Conakry : Un lundi normal comme les autres
La capitale Kaloum, centre administratif du pays depuis l’annonce de la marche non autorisée de l’opposition n’a pas connu de paralysie des activités ce lundi 04 Mai. En effet, ce matin du lundi 4 mai 2015, les embouteillages étaient visibles depuis le quartier Tombo jusqu’au marché Niger. Et d’autres citoyens se précipitaient pour rejoindre leur service, les établissements scolaires, universitaires, les marchés… pour s’occuper de leur quotidien.

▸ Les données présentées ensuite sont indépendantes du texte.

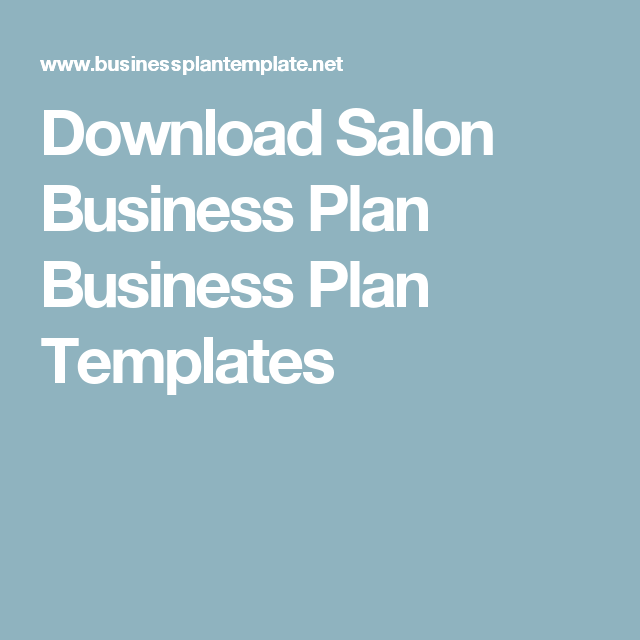 Download salon business plan business plan templates business plan download salon business plan business plan templates accmission Choice Image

C’est à un véritable lundi normal qu’on assiste à Conakry. Des embouteillages, l’occupation des citoyens à leurs activités quotidiennes prouvent à suffisance que la marche de l’opposition pour paralyser la capitale guinéenne a été un échec. A Conakry, la circulation est normale, l’administration publique et privée fonctionne normalement, magasins et boutiques sont ouverts et les citoyens à leur tour vaquent paisiblement à leurs quotidiens.
Pour preuve, à Kaloum notamment au carrefour Tombo en passant par le quartier Sans-fil, en allant vers le port autonome de Conakry le constat était le même non seulement au niveau des embouteillages mais aussi d’autres citoyens qui vaquaient tranquillement à leurs occupations.

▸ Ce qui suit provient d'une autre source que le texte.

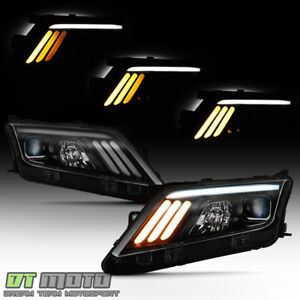 Black Smoke 2010 2012 Ford Fusion Led Sequential Signal Drl Projector Headlights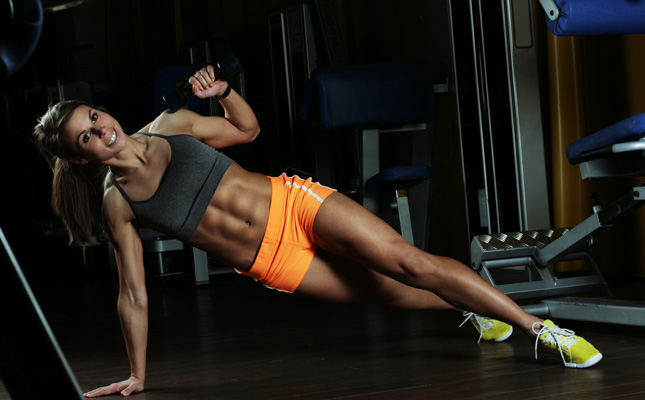 women-fitness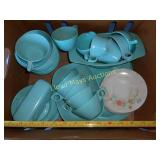 Large Set Mid Century Melmac Dinner Ware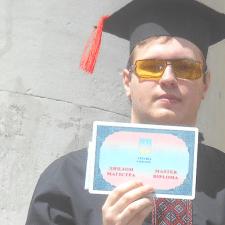 Фрілансер Александр К. — Україна, Київ. Спеціалізація — Реферати, дипломні, курсові, Навчання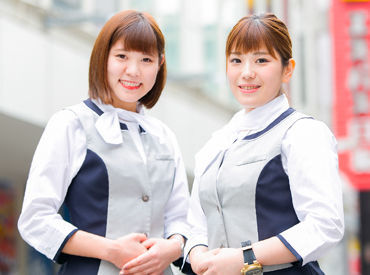 エスパス日拓 稲毛駅前新館の画像・写真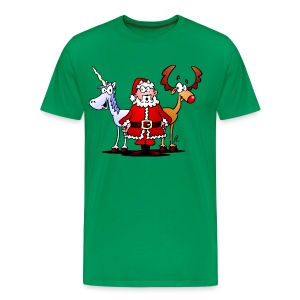 Santa, reindeer, unicorn - Men's Premium T-Shirt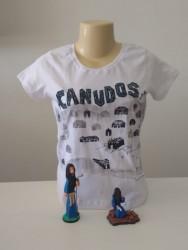 T SHIRT CANUDOS 2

Il a été aussi constaté que dès 7h30, les boutiques, magasins, stations services, marchands ambulants étaient préoccupés par leurs activités.
C’est le cas d’Amadou Diallo, marchand de café ambulant que nous avons rencontré : « Moi, ce n’est pas l’opposition qui me nourrit. S’ils disent qu’ils vont paralyser les activités cela ne sera pas vrai parce que nous nous n’allons jamais les écouter, parce que ce n’est pas cette opposition qui m’a donné ce commerce. Ce n’est pas elle qui me donne de quoi vivre. Depuis 7h moi je suis sur pieds et je fais le tour à la recherche des clients. La politique ne m’intéresse pas ».

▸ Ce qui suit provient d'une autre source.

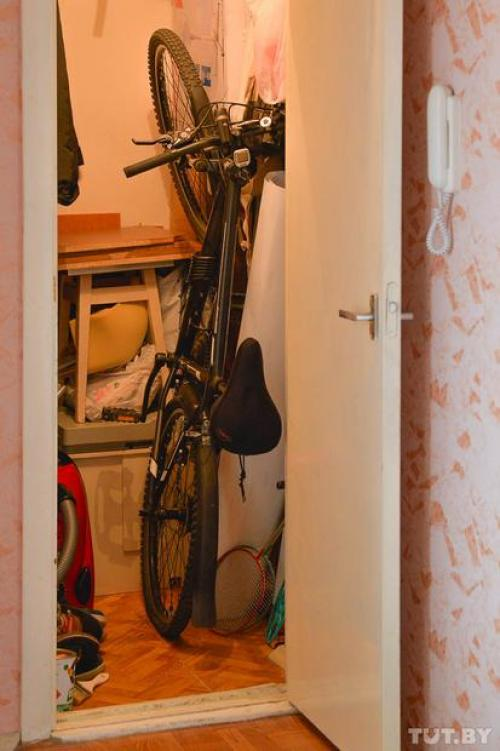 Где хранить велосипед в квартире | советы | veloprofy.com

Après les quartiers Sans fil, Tombo… nous voici au carrefour le Makity dans le quartier Teminètaye, ici avec une longue ligne de véhicules, les policiers placés à ce carrefour font passer des voitures de gauche à droite pour éviter les embouteillages mais en vain.
A quelques mètres de là se trouve le dispensaire « missionnaire de la charité ». Ici, les femmes venues pour l’examen médical de leurs enfants ne veulent pas entendre parler de la manifestation de l’opposition et ni de la paralysie des activités.
Fatoumata Sayon Bangoura ménagère a quitté Enta pour venir faire les examens médicaux de son enfant malade à Kaloum. « Nous les femmes qui sommes là c’est la santé de nos enfants qui nous préoccupent et la paix pour ce pays. Franchement, cette opposition ne veut pas le bonheur de ce pays. Je me demande qui d’entre eux peut faire quoi de bon pour la Guinée. Ils ont tous été premiers ministres, mais ils n’ont rien fait pour ce pays si c’est n’est que de le piller, le mettre en retard », a-t-elle déclaré.